The response must contain every line below in which "camera" appears.

(Stored data entries)
----

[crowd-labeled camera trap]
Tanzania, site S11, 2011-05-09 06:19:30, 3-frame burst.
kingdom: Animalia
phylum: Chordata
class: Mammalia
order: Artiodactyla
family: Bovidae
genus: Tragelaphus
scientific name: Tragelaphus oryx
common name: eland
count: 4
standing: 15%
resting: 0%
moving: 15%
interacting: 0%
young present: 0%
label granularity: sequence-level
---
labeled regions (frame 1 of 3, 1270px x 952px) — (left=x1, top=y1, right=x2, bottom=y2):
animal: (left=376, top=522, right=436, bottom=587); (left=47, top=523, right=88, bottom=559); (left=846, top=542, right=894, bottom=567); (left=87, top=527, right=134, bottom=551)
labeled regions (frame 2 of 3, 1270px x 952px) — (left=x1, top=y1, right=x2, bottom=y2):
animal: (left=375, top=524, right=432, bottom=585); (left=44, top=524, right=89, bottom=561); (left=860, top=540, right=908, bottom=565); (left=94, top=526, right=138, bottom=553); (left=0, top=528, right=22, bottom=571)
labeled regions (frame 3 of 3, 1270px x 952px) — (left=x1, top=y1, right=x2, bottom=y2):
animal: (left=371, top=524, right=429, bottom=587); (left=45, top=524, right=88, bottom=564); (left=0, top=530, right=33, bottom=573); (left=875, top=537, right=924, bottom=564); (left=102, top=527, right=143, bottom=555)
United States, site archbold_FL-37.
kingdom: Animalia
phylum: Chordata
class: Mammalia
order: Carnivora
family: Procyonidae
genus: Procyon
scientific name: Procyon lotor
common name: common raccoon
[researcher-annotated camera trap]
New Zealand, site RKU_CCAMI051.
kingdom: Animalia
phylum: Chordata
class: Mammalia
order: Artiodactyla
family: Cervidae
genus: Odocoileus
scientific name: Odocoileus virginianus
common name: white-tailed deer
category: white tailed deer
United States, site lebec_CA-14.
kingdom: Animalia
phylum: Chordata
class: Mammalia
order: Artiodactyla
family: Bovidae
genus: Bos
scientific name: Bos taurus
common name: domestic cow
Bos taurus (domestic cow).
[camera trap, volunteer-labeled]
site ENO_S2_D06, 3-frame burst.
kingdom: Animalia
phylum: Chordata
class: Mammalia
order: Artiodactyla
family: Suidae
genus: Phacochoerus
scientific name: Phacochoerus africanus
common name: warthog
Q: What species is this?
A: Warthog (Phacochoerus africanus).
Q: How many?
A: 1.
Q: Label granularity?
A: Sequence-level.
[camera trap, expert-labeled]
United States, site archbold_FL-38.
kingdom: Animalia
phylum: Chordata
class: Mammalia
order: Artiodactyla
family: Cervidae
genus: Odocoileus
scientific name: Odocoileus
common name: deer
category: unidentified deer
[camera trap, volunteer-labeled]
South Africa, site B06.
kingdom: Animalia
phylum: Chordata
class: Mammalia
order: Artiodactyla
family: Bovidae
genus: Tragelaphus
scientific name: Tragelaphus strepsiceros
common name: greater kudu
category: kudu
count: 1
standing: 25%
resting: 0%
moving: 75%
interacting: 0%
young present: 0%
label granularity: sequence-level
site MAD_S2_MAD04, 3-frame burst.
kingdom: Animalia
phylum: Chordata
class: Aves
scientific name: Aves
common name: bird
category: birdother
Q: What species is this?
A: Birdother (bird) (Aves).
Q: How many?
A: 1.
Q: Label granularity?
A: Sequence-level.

----

# Answer
[crowd-labeled camera trap]
[researcher-annotated camera trap]
[camera trap, volunteer-labeled]
[camera trap, expert-labeled]
[camera trap, volunteer-labeled]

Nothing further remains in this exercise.